本件争点に関する判旨(裁判所の判断)(*下線,改行及び注は筆者)

 ⑶ 以上の事実によれば,Bらは,昭和62年11月7日から昭和63年6月までに間にBら新訳を完成させ,これを前提として,学会での発表を行うと共に標準化作業を進め,平成4年3月25日にBら新訳を掲載した書籍を出版したと認められる。前記前提事実⑵エのとおり,新日本版【注:原告の出版物】は平成5年10月1日に出版されたものであるから,Bらが,Bら新訳を作成した昭和62年から昭和63年当時,新日本版に接し,これを用いてBら新訳を作成することは不可能であったといえる
 これに対し,原告は,昭和63年には既に新日本版の第一段階の質問票は完成しており,Bらがこれを参照した可能性がある旨主張するが,MMPI新日本版研究会が旧三共房版の改訂作業を引き受けたのは平成2年であり,同研究会が「MMPI原版を最も適切と思われる日本語に移」す作業を行ったこと(前記⑵ケ)からすれば,昭和63年の段階で新日本版の質問票の質問と同内容の翻訳が完成していたと認めることは困難であるし,また同翻訳が公表され,Bら一般の研究者が参照し得たと認めるに足りる証拠もない
 そして,本件出版物の質問票の質問は,Bら新訳の質問92が「看護婦になりたいと思います。」から「看護師になりたいと思います。」へと変更された以外は,Bら新訳の質問と同一であるから(甲4の1,乙10,前記⑵ク),本件出版物【注:被告の出版物】の質問票の質問が,新日本版【注:原告の出版物】の質問票の質問に依拠して作成されたと認めることはできない。なお,本件出版物の質問票の質問と新日本版の質問票の質問は,その内容においてほぼ重なるが,これらはいずれもMMPIを翻訳したものでその内容が共通することは当然であり,その重なりによって,本件出版物の質問票が新日本版の質問票に依拠して作成されたと認めることはできない。
 したがって,本件出版物は新日本版を複製したものであるとは認められず,原告主張の出版権侵害は理由がない

原告は,原告が旧三京房版の出版権を有するとも主張するため,本件出版物の質問票が,旧三京房版の質問票を複製したものであるか否かについても検討する。
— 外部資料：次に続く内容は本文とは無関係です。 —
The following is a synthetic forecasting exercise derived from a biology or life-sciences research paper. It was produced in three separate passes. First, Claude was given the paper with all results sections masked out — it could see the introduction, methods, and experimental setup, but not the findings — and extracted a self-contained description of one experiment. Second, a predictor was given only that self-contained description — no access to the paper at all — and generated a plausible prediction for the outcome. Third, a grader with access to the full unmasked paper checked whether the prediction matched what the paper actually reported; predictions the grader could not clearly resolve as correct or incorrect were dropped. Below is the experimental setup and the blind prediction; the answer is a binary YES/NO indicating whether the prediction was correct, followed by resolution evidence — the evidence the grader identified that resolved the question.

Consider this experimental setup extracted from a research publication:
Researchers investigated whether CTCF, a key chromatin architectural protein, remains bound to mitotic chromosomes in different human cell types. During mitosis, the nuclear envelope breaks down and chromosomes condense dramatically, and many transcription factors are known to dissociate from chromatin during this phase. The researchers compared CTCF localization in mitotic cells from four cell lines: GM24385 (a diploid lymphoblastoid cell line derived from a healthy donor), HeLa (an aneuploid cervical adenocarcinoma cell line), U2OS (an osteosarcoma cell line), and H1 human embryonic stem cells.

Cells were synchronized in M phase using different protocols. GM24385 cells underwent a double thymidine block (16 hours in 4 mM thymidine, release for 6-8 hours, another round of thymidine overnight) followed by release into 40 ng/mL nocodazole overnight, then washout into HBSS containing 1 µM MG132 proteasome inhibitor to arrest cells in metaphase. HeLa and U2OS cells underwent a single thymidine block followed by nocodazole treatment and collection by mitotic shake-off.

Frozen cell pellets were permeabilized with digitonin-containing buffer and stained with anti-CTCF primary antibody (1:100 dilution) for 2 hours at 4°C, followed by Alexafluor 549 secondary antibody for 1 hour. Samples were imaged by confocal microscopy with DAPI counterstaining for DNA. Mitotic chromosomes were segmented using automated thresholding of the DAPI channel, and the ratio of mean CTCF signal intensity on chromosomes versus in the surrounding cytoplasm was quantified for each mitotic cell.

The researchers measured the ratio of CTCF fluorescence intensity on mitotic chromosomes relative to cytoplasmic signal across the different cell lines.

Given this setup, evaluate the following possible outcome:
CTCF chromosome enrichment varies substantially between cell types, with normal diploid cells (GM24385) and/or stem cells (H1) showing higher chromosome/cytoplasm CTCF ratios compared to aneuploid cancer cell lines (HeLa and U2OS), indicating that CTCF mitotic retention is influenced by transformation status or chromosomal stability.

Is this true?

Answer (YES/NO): YES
本件出版物の質問票の質問は,その内容において,旧三京房版の質問票の質問と重なるものもあるが(甲3,乙6,10),これらもいずれもMMPIを翻訳したものであるから,このことをもって直ちに本件出版物の質問票が旧三京房版の質問票に依拠してこれを再製したものとはいえない。前記⑵で認定したとおり,Bらは,旧三京房版における質問の翻訳に疑問を持ち,独自にMMPIの英文の翻訳等を行ってBら新訳を完成させたものと認められること,上記各質問票の質問の日本語の表現は同じ英文に対応するものとしてはいずれも相当に違うこと(甲3,乙6,10)などから,本件出版物の質問票の質問が旧三京房版の質問票の質問を複製したものであると認めることはできず,その他,本件出版物が旧三京房版を複製したことを認めるに足りる証拠はない。したがって,本件出版物が旧三京房版を複製したものであるとは認められない

検討

 本件は,被告の出版物が原告の出版物を複製したものであるかの判断において,被告の出版物が原告の出版物を依拠したか否かが争点となった事案である。
 前提として,「著作物の複製とは,既存の著作物に依拠し,その内容及び形式を覚知させるに足りるものを再生することをいうと解すべき」(最高裁昭和53年9月7日【ワン・レイニー・ナイト・イン・トーキョー事件】)とされており,複製が認められるためには,既存の著作物への依拠が要件となる。
 ここで,依拠については,①被告が原告著作物の表現内容を知っていたか,②原告著作物と被告作品の同一性の程度,③被告の創作過程等の判断要素(間接事実)により判断される。つまり,①被告が原告著作物の表現内容を知っていれば,依拠が肯定される方向に働く。また,②原告著作物と被告作品の同一性が高い程,依拠が肯定される方向に働き,他方で,その同一性が低い程,依拠が否定される方向に働く。そして,③被告の創作過程については,例えば,原告著作物の完成と被告作品の完成の時系列等から,被告が原告著作物に接する機会がなければ,依拠が否定される方向に働く。
 本件においても,これらの判断要素により,依拠について判断している。まず,判旨の上記「⑶」においては,本件出版物(被告出版物)が新日本版(原告出版物①)に依拠したか否かを判断している。ここでは,上記判断要素の③被告の創作過程(時系列)を検討し,被告出版物の質問票は昭和63年に完成していたから,その後(平成5年)に出版された原告出版物①の質問票を物理的時間的に依拠できるわけがない旨を判断して,被告出版物が原告出版物①を依拠したということを認めなかった。
 また,判旨の上記「⑷」においては,本件出版物(被告出版物)が旧三京房版(原告出版物②)に依拠したか否かを判断している。ここでは,上記判断要素の②原告著作物と被告作品の同一性の程度,③被告の創作過程を検討している。まず,②原告著作物と被告作品の同一性の程度については,原告出版物の質問表と被告出版物の質問票が相当程度異なっていると判断している(「上記各質問票の質問の日本語の表現は同じ英文に対応するものとしてはいずれも相当に違う」)。次に,③被告の創作過程については,原告出版物②の質問票の翻訳に疑問を持ち,独自に翻訳を完成させたと判断している(「Bらは,旧三京房版における質問の翻訳に疑問を持ち,独自にMMPIの英文の翻訳等を行ってBら新訳を完成させた」)。そして,これらの判断要素より,両出版物の質問票は相当に異なっていることや被告の創作過程(創作の動機)を勘案して,被告出版物が原告出版物②を複製していない旨を判旨した。
 このように,依拠性が争点になった場合には,①被告が原告著作物の表現内容を知っていたか,②原告著作物と被告作品の同一性の程度,③被告の創作過程等を検討することが得策である。